Votre œuvre se construit en grande partie à travers l’exemple japonais. Pourquoi cet intérêt pour le Japon et qu’apporte la mésologie dans la compréhension des villes japonaises ?
Je suis géographe, et j’ai fait l’essentiel de mon terrain au Japon. Pourquoi ? Il y avait une tradition d’orientalisme dans ma famille, et comme étudiant, tout en apprenant la géographie, j’apprenais aussi le chinois ; mais la Révolution culturelle m’a empêché d’aller faire ma thèse en Chine, et je me suis donc tourné vers le Japon. C’est là que j’ai rencontré, d’emblée, la mésologie de Watsuji, dans un ouvrage que j’ai fini par traduire en français (Fûdo, le milieu humain, CNRS, 2011). Il y a là des passages pénétrants sur la spatialité japonaise, en particulier sur les villes, et en comparaison avec les villes d’Europe. C’est ce qui a guidé ma méthode, par exemple dans Du Geste à la cité. Formes urbaines et lien social au Japon (Gallimard, 1993). Ce que cela apporte ? Sans doute de comprendre du dedans, à partir du vécu des intéressés, comment les formes urbaines adviennent à une certaine réalité. C’est une démarche de phénoménologie herméneutique, mais embrayant aux données de la géographie au sens habituel.

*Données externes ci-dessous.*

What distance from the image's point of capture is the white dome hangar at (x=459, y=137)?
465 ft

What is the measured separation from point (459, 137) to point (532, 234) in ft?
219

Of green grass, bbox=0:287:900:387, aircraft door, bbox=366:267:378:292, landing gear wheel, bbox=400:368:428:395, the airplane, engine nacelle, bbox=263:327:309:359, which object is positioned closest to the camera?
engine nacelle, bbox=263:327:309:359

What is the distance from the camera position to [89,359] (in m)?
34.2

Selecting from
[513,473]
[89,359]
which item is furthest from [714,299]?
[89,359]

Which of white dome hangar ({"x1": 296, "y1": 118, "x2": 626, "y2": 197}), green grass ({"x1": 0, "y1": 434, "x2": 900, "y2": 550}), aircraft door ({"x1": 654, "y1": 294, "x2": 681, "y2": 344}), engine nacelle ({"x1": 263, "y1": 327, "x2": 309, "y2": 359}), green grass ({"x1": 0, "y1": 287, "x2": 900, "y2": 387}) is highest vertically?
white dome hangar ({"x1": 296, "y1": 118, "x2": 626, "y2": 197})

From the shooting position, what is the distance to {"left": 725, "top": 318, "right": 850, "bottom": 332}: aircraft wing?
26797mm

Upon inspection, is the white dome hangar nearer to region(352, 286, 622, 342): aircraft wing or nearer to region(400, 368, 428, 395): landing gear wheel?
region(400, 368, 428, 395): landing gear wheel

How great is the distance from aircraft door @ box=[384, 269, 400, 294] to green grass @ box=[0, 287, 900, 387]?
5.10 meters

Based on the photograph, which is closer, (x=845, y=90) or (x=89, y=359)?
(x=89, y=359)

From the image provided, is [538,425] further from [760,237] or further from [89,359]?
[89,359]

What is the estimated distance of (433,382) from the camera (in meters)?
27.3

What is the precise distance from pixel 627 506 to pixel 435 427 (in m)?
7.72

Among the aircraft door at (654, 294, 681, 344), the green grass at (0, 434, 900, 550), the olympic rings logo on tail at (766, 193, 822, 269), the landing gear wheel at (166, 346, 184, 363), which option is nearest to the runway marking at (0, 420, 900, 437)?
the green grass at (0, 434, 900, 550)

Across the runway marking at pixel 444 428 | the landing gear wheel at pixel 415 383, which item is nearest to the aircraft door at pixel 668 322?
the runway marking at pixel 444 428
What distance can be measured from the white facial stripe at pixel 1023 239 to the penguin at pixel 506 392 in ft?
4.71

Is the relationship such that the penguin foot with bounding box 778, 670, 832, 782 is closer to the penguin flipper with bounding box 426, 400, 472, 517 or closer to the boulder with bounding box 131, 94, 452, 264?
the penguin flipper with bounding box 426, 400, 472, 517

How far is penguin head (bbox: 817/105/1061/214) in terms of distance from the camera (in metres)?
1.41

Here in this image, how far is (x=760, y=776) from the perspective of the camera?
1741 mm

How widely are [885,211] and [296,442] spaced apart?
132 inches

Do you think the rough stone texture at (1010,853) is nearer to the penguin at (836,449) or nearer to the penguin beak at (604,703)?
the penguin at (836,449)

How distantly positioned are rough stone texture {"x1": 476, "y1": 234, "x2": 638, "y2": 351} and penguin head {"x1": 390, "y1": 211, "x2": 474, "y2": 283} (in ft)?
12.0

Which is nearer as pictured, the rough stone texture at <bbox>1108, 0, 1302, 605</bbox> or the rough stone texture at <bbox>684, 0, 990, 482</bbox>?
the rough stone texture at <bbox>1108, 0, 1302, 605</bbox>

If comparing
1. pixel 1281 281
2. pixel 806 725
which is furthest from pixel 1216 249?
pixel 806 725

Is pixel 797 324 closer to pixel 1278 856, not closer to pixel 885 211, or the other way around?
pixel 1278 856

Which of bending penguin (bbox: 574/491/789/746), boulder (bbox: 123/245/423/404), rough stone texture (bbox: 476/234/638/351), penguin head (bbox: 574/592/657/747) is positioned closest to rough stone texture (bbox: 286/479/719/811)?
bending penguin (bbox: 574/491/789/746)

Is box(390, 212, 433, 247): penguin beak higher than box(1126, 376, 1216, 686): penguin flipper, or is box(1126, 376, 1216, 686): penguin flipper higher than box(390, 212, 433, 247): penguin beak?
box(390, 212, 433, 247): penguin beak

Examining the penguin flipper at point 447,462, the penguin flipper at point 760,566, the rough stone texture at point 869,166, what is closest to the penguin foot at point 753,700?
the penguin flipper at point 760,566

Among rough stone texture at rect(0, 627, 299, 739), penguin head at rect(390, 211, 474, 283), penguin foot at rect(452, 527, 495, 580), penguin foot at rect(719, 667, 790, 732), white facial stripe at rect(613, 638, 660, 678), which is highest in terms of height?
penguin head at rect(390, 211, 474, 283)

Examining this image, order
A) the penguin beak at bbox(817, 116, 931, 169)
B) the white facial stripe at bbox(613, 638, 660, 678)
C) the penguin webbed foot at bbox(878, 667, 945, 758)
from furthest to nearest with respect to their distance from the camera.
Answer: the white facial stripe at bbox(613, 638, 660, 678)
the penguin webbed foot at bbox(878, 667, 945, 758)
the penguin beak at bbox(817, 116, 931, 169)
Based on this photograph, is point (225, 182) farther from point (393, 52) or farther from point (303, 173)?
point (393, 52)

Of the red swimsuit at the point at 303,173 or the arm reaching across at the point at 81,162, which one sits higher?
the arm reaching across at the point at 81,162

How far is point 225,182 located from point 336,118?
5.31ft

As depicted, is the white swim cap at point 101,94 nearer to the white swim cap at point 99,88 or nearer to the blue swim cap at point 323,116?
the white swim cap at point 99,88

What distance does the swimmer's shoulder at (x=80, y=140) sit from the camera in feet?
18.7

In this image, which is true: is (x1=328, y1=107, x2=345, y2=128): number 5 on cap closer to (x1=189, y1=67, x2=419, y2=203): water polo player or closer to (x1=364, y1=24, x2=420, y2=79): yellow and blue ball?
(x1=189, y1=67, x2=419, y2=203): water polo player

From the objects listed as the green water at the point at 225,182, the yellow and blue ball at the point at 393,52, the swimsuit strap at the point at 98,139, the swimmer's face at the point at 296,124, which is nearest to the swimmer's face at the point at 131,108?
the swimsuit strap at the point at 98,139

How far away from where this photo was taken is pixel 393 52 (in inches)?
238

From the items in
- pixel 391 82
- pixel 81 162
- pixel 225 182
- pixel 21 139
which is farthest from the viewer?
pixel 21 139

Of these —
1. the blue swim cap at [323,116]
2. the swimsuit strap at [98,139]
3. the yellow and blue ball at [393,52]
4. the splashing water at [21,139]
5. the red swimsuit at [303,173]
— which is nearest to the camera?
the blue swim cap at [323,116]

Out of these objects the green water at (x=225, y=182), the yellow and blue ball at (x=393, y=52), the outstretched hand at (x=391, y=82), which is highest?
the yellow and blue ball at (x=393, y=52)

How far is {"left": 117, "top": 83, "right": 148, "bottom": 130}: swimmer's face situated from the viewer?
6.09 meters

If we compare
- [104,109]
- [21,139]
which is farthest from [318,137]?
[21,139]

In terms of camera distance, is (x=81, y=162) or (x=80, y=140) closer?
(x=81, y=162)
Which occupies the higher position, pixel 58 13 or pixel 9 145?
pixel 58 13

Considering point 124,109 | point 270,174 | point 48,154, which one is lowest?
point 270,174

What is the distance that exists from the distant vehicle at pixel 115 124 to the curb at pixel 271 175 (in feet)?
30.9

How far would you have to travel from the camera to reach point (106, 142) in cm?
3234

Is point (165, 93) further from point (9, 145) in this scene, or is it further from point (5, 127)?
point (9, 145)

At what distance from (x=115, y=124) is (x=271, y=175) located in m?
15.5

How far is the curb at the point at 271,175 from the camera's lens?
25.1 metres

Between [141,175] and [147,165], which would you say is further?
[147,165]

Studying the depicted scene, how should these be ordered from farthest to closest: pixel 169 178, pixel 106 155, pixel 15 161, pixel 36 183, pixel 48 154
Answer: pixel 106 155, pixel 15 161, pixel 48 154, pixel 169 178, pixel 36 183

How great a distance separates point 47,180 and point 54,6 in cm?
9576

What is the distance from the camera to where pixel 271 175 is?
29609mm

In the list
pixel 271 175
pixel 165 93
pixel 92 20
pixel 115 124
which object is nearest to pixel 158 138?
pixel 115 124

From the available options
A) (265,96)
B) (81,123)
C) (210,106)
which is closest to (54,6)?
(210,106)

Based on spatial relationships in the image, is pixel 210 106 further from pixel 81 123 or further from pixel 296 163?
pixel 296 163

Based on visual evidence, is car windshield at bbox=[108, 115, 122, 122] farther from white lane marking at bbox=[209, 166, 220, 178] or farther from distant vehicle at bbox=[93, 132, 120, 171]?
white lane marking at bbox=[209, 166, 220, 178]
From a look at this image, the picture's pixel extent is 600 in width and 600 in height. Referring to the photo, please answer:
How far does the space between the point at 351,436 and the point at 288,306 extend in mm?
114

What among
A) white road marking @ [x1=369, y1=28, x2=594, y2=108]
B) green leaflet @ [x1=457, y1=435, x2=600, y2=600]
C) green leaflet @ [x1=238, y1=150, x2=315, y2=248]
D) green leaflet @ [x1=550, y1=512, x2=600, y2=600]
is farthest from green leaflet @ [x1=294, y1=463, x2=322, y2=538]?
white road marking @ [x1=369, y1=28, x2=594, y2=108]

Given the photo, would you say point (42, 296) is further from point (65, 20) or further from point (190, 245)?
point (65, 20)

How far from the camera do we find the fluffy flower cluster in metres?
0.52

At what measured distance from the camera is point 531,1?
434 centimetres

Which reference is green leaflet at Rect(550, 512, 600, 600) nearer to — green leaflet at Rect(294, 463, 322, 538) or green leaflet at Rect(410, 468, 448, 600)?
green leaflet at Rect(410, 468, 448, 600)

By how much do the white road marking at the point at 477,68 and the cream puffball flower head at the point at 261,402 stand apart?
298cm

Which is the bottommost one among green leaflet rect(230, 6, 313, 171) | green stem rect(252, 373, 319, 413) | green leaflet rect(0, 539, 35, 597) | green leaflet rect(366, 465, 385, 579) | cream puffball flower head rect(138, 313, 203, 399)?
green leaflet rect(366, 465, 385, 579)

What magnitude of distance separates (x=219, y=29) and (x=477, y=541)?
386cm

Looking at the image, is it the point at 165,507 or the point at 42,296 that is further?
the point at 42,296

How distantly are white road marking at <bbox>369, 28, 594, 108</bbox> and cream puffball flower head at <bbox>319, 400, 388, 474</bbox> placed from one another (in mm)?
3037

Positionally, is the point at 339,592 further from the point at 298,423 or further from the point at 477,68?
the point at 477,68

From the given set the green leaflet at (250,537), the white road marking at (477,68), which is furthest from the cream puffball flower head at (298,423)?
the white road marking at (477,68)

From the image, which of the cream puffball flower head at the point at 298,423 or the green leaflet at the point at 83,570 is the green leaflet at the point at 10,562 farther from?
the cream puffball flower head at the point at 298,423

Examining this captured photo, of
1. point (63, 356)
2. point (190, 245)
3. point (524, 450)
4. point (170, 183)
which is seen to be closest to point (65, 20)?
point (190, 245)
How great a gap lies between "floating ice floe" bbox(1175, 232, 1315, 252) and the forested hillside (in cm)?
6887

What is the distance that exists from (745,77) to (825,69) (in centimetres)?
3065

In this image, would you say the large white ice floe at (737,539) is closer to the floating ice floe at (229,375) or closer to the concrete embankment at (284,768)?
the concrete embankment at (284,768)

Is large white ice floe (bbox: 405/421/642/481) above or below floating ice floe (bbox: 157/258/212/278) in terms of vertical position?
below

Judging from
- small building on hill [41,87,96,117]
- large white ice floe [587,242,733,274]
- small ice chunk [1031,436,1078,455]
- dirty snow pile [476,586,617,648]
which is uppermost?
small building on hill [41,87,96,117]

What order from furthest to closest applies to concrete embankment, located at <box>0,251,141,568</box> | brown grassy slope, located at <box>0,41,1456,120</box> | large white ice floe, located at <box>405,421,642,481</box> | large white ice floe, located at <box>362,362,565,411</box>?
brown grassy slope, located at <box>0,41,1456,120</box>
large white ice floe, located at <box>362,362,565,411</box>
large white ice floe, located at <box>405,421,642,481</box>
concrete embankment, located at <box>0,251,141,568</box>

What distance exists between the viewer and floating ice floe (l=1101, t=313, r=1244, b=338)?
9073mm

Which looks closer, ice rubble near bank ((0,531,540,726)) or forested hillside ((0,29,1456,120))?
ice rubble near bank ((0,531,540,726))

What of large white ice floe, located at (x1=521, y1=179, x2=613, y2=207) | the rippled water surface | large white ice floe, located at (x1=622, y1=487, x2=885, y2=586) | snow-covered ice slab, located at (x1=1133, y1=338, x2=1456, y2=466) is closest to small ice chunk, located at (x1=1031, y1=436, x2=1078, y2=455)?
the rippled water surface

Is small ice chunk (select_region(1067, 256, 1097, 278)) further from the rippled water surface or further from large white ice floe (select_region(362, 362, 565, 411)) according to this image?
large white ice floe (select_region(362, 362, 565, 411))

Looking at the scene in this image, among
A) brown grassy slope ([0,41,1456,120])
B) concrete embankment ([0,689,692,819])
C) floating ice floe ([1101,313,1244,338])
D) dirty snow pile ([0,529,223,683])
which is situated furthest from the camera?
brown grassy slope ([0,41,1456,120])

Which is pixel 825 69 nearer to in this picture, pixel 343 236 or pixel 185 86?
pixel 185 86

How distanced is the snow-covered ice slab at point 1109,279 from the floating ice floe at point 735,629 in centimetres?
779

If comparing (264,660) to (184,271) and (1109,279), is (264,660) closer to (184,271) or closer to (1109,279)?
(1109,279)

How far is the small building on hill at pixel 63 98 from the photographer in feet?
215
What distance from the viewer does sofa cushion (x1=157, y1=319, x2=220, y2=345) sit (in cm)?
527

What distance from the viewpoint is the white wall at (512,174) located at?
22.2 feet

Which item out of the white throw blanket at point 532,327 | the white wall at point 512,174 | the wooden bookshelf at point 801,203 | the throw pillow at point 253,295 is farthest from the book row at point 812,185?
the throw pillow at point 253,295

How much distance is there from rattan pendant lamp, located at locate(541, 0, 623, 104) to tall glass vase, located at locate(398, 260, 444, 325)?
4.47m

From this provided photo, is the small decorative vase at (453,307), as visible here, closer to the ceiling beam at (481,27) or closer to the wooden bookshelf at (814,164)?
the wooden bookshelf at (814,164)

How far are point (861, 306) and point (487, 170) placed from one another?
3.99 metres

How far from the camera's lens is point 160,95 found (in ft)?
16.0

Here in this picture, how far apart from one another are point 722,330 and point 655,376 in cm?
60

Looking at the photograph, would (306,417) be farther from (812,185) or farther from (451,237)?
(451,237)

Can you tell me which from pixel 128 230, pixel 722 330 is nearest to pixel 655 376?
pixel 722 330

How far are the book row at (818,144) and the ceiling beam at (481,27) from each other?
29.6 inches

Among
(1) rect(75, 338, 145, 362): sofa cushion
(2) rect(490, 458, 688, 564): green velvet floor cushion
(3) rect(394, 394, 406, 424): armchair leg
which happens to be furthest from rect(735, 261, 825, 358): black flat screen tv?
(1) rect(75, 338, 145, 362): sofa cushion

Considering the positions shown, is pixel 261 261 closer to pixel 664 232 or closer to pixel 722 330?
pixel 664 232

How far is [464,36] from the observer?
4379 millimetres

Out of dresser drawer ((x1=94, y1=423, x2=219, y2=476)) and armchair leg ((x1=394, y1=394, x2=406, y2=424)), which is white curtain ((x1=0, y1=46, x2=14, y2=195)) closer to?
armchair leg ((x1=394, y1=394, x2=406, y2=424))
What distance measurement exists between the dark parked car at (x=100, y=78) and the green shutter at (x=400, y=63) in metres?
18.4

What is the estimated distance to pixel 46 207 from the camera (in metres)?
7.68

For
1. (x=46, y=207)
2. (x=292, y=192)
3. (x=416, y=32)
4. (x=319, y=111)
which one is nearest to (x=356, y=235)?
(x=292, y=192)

Dans Le Sauvage et l’artifice. Les Japonais devant la nature (Gallimard, 1986), vous interrogeant sur la raison qui avait poussé les Japonais à vénérer la nature dans le même mouvement qu’ils la détruisaient pour étendre l’urbanisation, vous avanciez une thèse qui traversera ensuite vos différents travaux, à savoir que la quête de la nature détruit la nature elle-même. Pouvez-vous expliciter cette idée ?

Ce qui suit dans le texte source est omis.